Toilet crusade: From Seoul, the AP reports that the World Toilet Association opened its inaugural conference yesterday. “To the celebratory rhythms of a percussionist beating on toilets,” the story says, representatives from the U.N. and dozens off governments began deliberations. The surprise, for me: the association’s purpose is so serious — to reduce disease and death by providing proper sanitation facilities for the half (almost) of humanity who lack them — that there are dueling international toilet groups. The World Toilet Organization — www.worldtoilet.org — sponsors a World Toilet Summit, a World Toilet College and annual World Toilet Day (November 19 — we just missed it). The johnny-come-lately World Toilet Association, the one that’s beating on toilets in Seoul, sums up its mission this way: “Toilets are essential to life, human health, human development and the environment. Wisely managed toilets mean better health, prosperity and environmental sustainability. On the other hand, poorly managed toilets bring about vicious cycle of diseases, poverty, environmental degradation and a loss of human dignity.”
Both groups are led by someone named Sim — the WTO by Jack Sim, a Singapore real-estate mogul and sanitation activist who first founded a group called the Restroom Association; and the WTA by Sim Jae-Duck, whom the AP says is known in Korea as Mr. Toilet for his efforts to improve sanitary facilities in before the 2002 soccer World Cup held in Korea and Japan. As part of his campaign for toilet awareness, the WTA’s Sim has built himself a toilet-shaped house.

= TASK TO COMPLETE =
Repeat the passage on the world toilet groups, starting with "Both groups are" and going on through "a toilet-shaped house.", but switch "real-estate mogul" to "property developer".

= INFORMATION SHOWN =

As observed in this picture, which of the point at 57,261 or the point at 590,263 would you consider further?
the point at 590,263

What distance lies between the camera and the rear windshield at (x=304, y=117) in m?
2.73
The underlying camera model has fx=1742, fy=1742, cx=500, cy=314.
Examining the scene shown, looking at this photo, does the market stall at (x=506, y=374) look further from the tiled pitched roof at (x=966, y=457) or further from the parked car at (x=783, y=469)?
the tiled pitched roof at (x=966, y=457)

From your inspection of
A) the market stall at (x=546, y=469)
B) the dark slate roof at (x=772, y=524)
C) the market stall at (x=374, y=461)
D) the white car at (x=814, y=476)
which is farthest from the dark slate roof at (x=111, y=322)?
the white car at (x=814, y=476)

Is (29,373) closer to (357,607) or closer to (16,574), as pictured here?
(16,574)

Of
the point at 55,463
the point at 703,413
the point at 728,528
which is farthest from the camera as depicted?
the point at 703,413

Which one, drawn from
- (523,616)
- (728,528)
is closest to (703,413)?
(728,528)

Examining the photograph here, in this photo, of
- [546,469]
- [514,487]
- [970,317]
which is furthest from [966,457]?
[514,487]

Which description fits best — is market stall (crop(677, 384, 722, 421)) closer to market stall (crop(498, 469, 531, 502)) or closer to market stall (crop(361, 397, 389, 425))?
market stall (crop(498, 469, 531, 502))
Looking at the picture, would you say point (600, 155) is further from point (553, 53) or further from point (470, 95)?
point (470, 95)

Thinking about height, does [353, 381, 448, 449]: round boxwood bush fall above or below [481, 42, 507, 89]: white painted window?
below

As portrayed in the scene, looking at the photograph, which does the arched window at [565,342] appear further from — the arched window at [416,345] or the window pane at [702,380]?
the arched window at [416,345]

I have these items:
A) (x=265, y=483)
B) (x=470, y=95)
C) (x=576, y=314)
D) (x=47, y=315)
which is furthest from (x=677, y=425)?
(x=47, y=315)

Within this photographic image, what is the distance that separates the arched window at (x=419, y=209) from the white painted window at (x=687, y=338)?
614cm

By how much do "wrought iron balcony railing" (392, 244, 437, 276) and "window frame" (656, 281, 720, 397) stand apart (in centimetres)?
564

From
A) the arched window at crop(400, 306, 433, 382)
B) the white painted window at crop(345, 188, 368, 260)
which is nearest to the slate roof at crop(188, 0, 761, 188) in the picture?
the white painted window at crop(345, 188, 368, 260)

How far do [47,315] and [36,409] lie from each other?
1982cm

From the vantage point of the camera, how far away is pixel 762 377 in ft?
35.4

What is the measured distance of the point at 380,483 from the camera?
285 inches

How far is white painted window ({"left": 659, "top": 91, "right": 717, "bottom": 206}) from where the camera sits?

= SOLVED EXERCISE =
Both groups are led by someone named Sim — the WTO by Jack Sim, a Singapore property developer and sanitation activist who first founded a group called the Restroom Association; and the WTA by Sim Jae-Duck, whom the AP says is known in Korea as Mr. Toilet for his efforts to improve sanitary facilities in before the 2002 soccer World Cup held in Korea and Japan. As part of his campaign for toilet awareness, the WTA’s Sim has built himself a toilet-shaped house.